A Sensory Meltdown at the Ice Show: A Tale of Two Friends

On Saturday morning, C popped into my room, dragging her enormous stuffed bunny, clad in flannel pajamas.

“When do I skate in the show?  How many hours?” she asked, before I could even say good morning.

“Not until tonight,” I said.  “Not for ten more hours.”  The previous night, C had nearly exploded with joy during her performance.  I had videotaped the last 30 seconds of the song, but tonight I hoped to get the whole number.

C loves to ice skate.  She is a tiny three-year-old with a giant smile, and she literally runs across the ice with joy during her group’s number.    When we walk into the skating rink, she knows everyone – far more people than I know – and she scampers around with the big kids.  The older girls pick her up; their moms pick her up; she is always in someone’s arms.

The Spring Ice Show is a BIG deal for C.  She was visibly more excited about it than my first grader, who is a quieter presence both on and off the ice.

Our whole day was geared towards maximum happiness for the girls at that evening’s show.  We put C down for a late nap at 4 pm to ensure she would be in fine form at 8 pm when her group performed.

At 7:50 pm, C and her little buddies were lined up backstage, in the dark hall alongside the rink.  There is one other three-year-old in the group, Z, who stands next to C in line.  I am very good friends with Z’s mom, L, and we have spent hours laughing as we watch our baby girls lurch around at skating lessons.

The late hour and the dark and the noise had all combined to be too much for Z.

She began thrashing her arms back and forth.  Z was diagnosed this year with sensory processing disorder (SPD), which has been a challenge for her and her parents.  I am familiar with the way SPD manifests.  My friend L grew flustered and anxious when the other kids in line began to express irritation and frustration with Z’s thrashing.  But L hung in there, soothing her daughter, and then Z calmed down and seemed to settle.  I put my arms around L, who was shaken by the incident, and told her that we had been through similar things, too, and that she was doing a great job with Z.

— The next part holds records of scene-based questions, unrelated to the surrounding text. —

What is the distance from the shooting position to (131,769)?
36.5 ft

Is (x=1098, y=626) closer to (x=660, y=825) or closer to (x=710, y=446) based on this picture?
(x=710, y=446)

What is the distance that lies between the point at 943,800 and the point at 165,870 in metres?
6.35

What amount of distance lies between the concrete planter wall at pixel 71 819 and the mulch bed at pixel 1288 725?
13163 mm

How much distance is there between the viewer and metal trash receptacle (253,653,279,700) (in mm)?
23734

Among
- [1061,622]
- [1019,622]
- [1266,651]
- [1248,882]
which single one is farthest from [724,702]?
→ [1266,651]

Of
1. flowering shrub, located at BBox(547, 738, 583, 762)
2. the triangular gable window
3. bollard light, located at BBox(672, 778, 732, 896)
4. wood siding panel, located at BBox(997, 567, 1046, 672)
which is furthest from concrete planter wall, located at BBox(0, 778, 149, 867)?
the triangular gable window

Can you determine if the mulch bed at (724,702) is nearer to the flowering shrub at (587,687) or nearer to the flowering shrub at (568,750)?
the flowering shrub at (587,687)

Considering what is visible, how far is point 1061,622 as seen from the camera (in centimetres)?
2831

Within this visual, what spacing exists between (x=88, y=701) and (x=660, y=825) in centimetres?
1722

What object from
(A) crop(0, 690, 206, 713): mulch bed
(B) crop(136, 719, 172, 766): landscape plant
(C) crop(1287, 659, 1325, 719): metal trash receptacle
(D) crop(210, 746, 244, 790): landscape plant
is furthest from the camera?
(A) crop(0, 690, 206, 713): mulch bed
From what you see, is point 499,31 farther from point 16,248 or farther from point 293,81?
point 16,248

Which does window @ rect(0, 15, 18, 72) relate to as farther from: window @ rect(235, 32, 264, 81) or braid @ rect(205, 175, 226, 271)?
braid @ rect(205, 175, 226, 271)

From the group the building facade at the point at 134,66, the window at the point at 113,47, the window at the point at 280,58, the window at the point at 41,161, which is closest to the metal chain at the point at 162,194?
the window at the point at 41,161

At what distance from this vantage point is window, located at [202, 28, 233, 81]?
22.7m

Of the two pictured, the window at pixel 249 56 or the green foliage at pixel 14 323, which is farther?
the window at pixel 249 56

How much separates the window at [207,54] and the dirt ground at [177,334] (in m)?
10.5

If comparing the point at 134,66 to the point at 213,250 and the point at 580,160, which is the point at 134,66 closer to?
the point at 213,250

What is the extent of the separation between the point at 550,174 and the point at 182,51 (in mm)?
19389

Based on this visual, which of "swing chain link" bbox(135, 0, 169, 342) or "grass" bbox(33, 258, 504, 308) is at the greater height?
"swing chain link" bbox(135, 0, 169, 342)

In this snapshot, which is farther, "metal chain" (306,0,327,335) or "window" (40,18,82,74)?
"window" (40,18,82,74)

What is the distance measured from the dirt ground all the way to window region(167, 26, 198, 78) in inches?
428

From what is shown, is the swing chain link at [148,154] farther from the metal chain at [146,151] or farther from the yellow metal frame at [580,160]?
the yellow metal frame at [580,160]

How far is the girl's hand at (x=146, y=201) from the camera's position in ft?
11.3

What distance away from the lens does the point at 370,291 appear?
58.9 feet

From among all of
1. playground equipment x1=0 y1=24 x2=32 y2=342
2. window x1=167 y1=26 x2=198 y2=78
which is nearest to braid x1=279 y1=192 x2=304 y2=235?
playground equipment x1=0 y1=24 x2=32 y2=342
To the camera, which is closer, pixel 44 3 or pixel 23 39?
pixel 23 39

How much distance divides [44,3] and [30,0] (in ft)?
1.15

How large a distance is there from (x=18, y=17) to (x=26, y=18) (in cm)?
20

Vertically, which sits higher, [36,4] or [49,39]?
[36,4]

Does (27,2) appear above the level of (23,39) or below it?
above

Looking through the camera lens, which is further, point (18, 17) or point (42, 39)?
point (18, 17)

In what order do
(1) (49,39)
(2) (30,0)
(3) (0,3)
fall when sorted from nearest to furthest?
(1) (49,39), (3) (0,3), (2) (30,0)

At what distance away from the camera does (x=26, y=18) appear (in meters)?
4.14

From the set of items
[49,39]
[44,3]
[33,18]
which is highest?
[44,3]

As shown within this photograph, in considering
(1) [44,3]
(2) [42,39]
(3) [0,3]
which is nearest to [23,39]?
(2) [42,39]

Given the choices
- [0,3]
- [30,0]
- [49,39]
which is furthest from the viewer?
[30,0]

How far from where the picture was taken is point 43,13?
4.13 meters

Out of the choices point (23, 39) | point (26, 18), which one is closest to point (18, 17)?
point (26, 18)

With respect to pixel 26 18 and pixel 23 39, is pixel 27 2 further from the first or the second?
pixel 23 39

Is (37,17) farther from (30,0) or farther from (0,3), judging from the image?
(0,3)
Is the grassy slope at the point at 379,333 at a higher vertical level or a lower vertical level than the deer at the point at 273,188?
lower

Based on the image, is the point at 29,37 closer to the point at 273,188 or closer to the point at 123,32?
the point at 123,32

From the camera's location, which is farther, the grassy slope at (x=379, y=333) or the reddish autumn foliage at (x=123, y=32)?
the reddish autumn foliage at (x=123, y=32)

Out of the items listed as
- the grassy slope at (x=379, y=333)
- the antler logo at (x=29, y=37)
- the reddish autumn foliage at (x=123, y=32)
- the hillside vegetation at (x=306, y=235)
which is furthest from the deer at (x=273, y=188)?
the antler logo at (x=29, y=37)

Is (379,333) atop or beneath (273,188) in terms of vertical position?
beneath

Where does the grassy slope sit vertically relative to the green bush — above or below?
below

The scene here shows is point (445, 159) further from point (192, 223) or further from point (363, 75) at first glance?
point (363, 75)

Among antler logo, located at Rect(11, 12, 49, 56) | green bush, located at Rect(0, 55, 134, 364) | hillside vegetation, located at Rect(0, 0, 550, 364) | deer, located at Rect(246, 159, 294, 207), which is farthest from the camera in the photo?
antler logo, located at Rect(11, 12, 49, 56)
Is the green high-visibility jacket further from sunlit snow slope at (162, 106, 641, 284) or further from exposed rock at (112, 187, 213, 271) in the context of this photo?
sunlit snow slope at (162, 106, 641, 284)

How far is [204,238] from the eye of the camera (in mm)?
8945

It was now time for the tot group to move from the hallway into position on the ice, but they would still remain in the dark part of the ice behind the curtains.  Their number was about three songs away.  Parents are not allowed on the ice backstage, so I kissed C, took her coat and her skate guards, and headed into the arena to get ready to videotape her number.  C was giddy with excitement and gave me a thumbs up.  So many hours of waiting, all for a three-minute song!  I didn’t want to miss a minute of those toddler smiles and waves.

L stayed behind, slightly off the ice, where she could keep visual contact with Z and make sure she felt comfortable until the song began.  Like C, Z was very excited all day about the show and counted down the hours until it was time to perform.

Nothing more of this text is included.